Two pathways for processing object shapes

Maryam Vaziri-Pashkam¹; ¹Laboratory of Brain and Cognition, National Institute of Mental Health

The current dominant view on object processing entails that abstract object shape is represented in the ventral visual stream (occipito-temporal cortex). This bias towards the ventral stream has diverted the attention of the field from rigorous study of object responses in the dorsal stream (parietal cortex). To fill the gap in our understanding of object responses in the dorsal stream, we ran a series of experiments using functional MRI to comprehensively study object responses in the human dorsal stream and compared them to those in the ventral stream. We found robust object responses in both streams. Responses in the dorsal parietal cortex, similar to those in the ventral occipitotemporal cortex, were tolerant to changes in position, size, low-level features, and attentional tasks and were sensitive to both static and dynamic cues in the stimuli. In a data-driven approach, we compared the representational structures across the brain. The structure of the visual system, including the visual hierarchy and the dorsal-ventral distinction, emerged from this analysis.

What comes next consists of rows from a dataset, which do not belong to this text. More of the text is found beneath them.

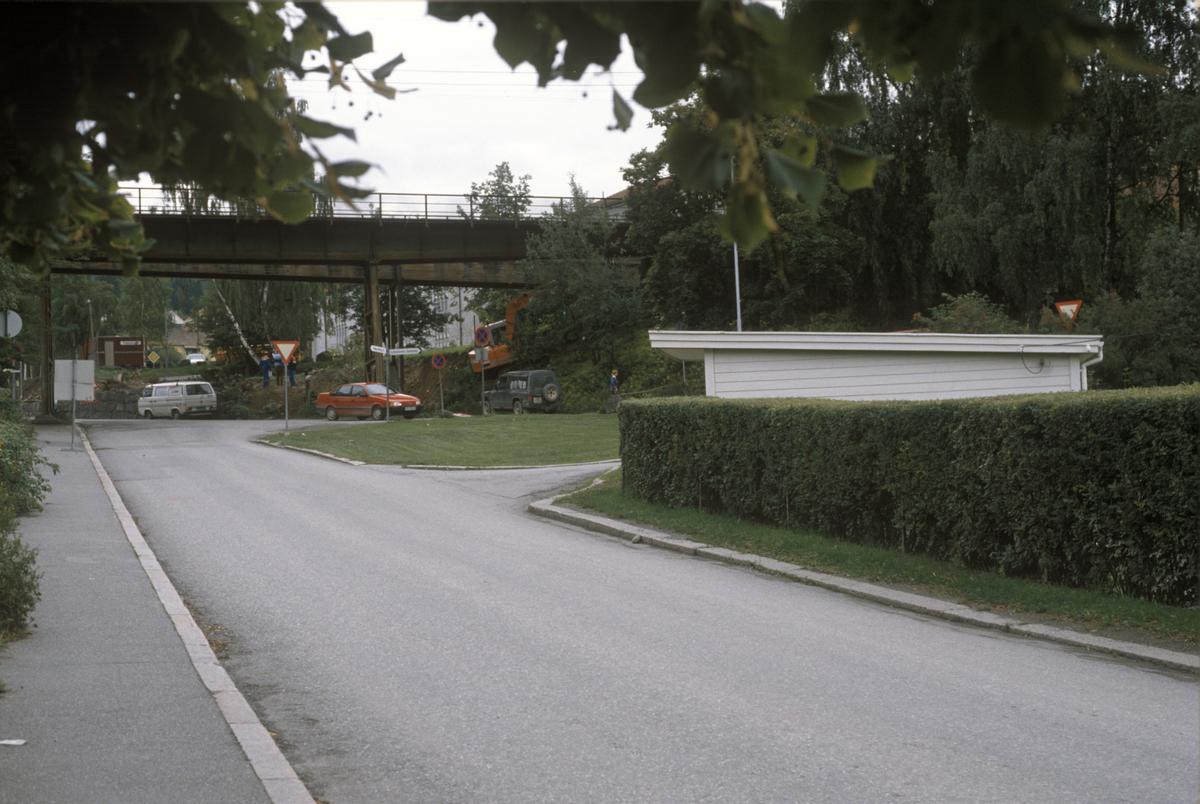 Lillehammer. Øverst del av Sorgendalsvegen. Kryss med Bryggevegen i forgrunnen. Den kvite garasjen til høyre tilhørte Sorgendalsvegen 2A. Avkjøringer til Bryggevegen bak denne. Før utbygging av Mesnadalsvegen. Jernbanebrua i bakgrunnen. Sett mot øst.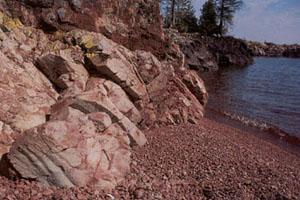 This pink rhyolite beach at Fish Cove, with its variety of geology and plant life, is one of the Keweenaw Tip sites photographer Charlie Eshbach showed Natural Resources Trust Fund Board members during their September 12, 2001, meeting in Lansing. (Photo courtesy Charlie Eshbach)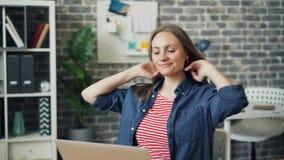 Jovem senhora que datilografa no trabalho usando o portátil que senta-se então para trás na cadeira confortável vídeos de arquivo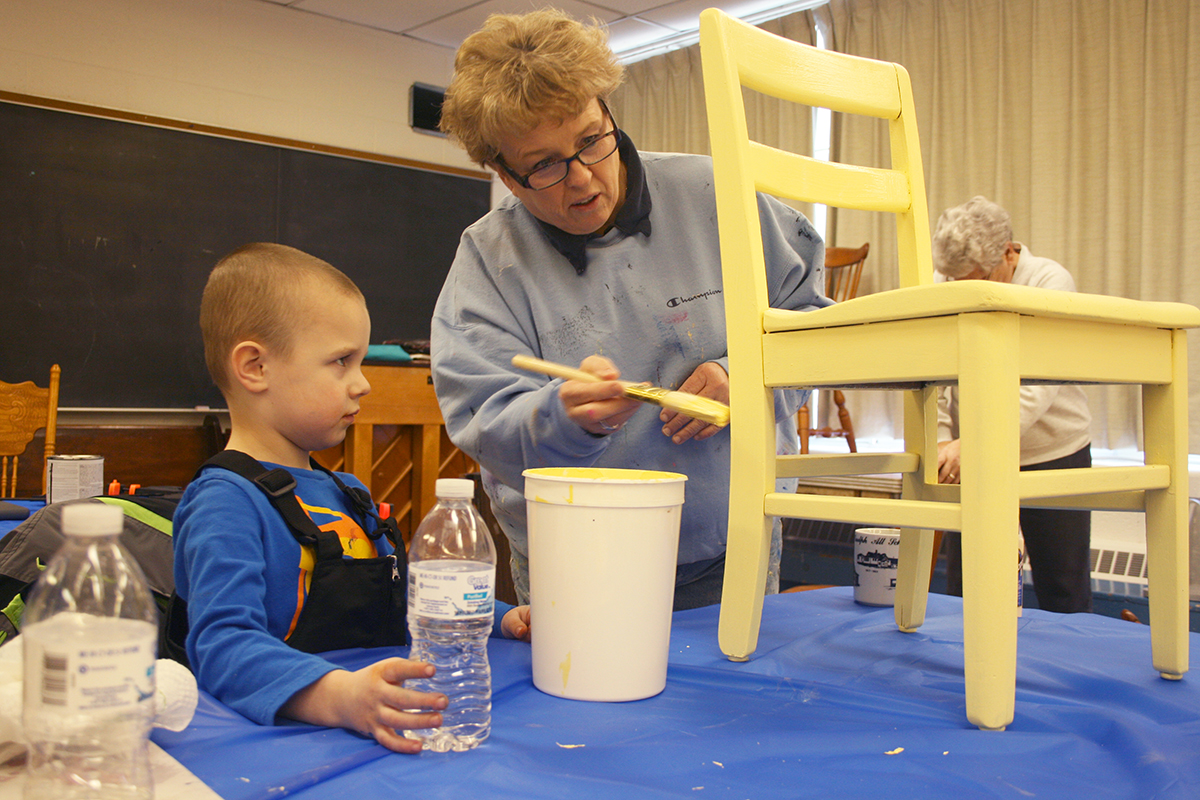 Local residents knew the roof had to be fixed. And then some local women had a brainstorm: They could use their talents in revitalizing furniture—something that several of them did as a hobby—to raise funds for the new roof. Here, Connie Finley and her grandson, Casyn, give an old chair new life with a bright new color.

Dorsal Stream Regions differed from those in the ventral pathway and early visual cortices. In fact, the structure of the visual hierarchy and the dorsal-ventral stream distinction could be recovered through this bottom-up analysis. The rediscovery of the two-pathway structure using an entirely bottom-up approach demonstrates that first, two pathways exist in the brain for processing object shape information, and second, the dorsal pathway represents features in the visual input distinct from those represented in the ventral pathway.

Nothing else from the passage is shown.